歯周病はお口の中だけの病気ではありません
国民病ともいわれる歯周病。日本の成人の約8割が歯周病または歯周病予備軍といわれています。静かに進行し、悪化させてしまうと歯が抜け落ちてしまう怖い病気です。直接の原因は歯周病菌による感染症ですが、歯周病の影響はお口の中だけにとどまりません。全身疾患との関連性が指摘されています。
歯周病と全身疾患
お口の中で歯周病菌が増殖し血管に入ってしまうと、血栓を起こしやすくなります。そのためさまざま病気の引き金になることがあるのです。
歯原性菌血症
菌血症とは、本来細菌が存在しない血液中に細菌が入っている状態をいいます。歯周病菌など歯科と関連した細菌が入るのが歯原性菌血症です。菌血症をそのまま放置すると感染性心膜炎などの重症の感染症へと進展する可能性があります。
感染性心内膜炎
口腔内の細菌が心臓弁またはその周辺に付着して増殖し感染症を起こします。歯周病菌は付着力が強いので心内膜に付着してしまうことがあるのです。
動脈硬化症
動脈硬化症は動脈が狭まり、最終的には動脈の血流が遮断されてしまう症状です。動脈硬化部位から歯周病菌のDNAが検出されています。
誤嚥性肺炎
高齢者の方や寝たきりの方など嚥下反射の機能が低下している人に見られるのが誤嚥です。誤嚥によって歯周病菌が気管支や肺にまで達した場合、抵抗力が弱っている人は細菌が増殖し肺炎を起こしてしまいます。
糖尿病
慢性歯周炎と糖尿病は互いに影響し合うといわれています。

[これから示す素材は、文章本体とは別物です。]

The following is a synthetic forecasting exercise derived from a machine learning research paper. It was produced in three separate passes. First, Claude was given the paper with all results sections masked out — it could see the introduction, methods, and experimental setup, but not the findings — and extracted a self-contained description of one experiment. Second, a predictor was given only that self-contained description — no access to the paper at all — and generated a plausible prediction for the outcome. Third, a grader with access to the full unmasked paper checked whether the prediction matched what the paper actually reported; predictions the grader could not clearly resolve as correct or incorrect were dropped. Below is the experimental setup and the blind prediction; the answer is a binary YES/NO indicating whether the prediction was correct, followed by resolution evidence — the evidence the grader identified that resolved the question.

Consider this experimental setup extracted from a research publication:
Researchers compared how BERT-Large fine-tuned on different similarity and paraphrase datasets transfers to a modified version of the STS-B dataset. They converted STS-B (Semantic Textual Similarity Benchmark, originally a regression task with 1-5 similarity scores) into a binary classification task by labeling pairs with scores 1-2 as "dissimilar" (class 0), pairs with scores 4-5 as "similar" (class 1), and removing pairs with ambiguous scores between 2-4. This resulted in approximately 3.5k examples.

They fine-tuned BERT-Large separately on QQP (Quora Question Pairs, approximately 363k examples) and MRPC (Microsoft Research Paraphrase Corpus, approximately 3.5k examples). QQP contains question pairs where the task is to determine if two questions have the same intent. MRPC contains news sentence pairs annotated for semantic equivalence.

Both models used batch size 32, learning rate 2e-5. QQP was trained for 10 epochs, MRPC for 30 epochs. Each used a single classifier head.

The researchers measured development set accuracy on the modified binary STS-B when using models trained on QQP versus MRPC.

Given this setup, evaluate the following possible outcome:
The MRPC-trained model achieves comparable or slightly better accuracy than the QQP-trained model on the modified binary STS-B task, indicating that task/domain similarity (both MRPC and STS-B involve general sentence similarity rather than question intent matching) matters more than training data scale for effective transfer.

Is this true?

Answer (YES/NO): NO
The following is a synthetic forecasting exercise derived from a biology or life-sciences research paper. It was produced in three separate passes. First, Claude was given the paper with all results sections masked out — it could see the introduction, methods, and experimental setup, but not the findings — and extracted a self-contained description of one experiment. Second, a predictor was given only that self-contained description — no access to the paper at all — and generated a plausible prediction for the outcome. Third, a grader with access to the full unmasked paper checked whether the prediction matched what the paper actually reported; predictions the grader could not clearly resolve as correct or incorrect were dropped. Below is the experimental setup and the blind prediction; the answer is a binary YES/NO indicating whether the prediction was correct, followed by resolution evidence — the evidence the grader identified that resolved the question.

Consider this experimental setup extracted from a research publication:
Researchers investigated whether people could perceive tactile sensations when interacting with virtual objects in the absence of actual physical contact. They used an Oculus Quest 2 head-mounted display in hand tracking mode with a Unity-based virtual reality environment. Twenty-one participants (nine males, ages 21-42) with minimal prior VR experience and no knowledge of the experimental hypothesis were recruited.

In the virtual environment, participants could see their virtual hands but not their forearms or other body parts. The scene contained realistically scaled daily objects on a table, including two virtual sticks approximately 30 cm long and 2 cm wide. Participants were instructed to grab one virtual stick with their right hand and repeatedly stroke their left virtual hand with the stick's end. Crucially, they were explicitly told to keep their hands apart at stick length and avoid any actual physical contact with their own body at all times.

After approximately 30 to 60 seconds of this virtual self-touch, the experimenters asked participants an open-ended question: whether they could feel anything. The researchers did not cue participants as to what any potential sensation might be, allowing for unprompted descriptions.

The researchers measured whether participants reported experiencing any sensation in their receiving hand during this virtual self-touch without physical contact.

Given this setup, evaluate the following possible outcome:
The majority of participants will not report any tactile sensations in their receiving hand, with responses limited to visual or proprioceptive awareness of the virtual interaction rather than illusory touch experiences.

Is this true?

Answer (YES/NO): NO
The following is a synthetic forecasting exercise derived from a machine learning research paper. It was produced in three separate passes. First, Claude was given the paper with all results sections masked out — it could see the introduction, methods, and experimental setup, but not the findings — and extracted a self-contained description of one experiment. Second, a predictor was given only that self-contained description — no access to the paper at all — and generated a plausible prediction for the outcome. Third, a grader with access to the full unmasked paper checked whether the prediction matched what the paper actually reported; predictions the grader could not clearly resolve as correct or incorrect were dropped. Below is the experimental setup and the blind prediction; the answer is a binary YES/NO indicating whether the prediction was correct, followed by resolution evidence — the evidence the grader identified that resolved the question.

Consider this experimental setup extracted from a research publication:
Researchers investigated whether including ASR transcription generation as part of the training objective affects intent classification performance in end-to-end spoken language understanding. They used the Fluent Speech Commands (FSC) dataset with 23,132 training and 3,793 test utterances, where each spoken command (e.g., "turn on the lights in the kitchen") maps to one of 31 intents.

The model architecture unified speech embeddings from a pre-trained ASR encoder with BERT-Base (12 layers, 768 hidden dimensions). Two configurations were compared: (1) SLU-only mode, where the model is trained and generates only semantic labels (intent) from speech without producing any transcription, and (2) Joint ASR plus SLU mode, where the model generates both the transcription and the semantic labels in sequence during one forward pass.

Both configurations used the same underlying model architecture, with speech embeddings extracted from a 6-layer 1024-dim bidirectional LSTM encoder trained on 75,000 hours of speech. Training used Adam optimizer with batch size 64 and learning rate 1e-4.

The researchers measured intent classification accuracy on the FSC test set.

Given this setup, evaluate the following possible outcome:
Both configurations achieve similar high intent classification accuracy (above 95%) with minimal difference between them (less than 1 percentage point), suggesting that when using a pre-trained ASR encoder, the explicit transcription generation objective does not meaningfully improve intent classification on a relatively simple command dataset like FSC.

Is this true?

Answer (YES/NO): NO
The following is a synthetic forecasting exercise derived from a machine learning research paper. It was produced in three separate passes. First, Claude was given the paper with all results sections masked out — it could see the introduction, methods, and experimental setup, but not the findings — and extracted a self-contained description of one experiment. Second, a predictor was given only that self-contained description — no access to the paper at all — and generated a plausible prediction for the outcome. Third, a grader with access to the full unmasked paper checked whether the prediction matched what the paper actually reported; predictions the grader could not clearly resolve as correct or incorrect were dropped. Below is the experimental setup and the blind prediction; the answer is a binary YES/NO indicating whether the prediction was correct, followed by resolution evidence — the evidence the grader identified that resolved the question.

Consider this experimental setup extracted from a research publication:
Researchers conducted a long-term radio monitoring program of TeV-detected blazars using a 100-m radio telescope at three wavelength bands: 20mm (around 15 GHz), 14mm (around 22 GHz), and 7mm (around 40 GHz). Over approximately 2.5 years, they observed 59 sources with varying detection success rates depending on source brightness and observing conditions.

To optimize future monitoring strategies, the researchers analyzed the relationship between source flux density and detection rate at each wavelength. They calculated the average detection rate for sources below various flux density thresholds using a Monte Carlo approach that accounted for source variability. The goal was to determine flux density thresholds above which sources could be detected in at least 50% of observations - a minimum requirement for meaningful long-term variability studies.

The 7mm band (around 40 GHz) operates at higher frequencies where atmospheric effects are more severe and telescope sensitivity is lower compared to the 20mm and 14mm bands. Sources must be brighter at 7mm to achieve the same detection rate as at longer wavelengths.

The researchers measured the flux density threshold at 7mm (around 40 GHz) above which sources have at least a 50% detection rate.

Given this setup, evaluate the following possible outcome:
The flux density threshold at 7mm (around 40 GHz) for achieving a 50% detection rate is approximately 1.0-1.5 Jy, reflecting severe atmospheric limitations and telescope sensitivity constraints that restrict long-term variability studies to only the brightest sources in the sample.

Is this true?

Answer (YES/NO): NO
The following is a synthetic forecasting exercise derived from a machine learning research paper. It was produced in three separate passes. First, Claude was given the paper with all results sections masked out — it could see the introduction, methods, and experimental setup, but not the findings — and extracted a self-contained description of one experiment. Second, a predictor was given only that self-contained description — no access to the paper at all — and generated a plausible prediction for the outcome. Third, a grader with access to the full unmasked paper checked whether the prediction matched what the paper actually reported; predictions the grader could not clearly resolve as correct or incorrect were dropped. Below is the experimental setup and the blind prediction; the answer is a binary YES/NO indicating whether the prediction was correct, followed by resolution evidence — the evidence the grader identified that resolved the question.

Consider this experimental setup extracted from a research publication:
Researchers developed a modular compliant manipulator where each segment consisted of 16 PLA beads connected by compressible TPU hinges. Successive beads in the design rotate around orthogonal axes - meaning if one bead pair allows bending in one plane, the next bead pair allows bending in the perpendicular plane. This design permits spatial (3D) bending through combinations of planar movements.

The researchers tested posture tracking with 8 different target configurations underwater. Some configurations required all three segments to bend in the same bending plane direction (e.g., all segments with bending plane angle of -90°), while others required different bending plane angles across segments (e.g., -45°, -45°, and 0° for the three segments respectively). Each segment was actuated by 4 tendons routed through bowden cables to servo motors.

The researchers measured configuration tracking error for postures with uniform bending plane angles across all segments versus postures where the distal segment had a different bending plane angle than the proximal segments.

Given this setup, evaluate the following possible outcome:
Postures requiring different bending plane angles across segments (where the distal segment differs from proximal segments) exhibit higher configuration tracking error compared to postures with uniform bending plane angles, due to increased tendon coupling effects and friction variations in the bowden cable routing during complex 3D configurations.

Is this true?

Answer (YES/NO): NO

歯周病が悪化するとさまざまな作用を経て糖尿病も悪化。反対に歯周病の改善が見られると、炎症物質の生産量が減少し、結果として血糖値も下がり糖尿病の改善につながります。
妊娠トラブル
妊婦さんに歯周病があると、血液中に入った歯周病菌が子宮の筋肉を収縮させる作用のある物質をつくることがあるので、早産や低体重児出産のリスクが高まります。
がん
歯周病歴のある男性医療専門家を対象にした長期研究によると、歯周病歴のある方は、がんの発症率が全体より14%も高いという報告があります。
消化器疾患
歯周病菌は免疫反応を起こすことがあり、アレルギー症状を誘発し、全身の炎症を引き起こす可能性があります。そのため胃炎や胃潰瘍、胃がんのリスクを高めると考えられています。
歯性病巣感染症
歯性病巣感染症とは、歯以外の別の臓器に二次的な疾患が発生することです。歯周病菌による敗血症は身体の別の部分に歯性病巣感染症を起こすリスクを高めます。二次的な疾患には、リウマチ性関節炎、亜急性心膜炎、心筋炎、神経炎、光彩毛様体炎、皮膚炎、循環器障害などがあります。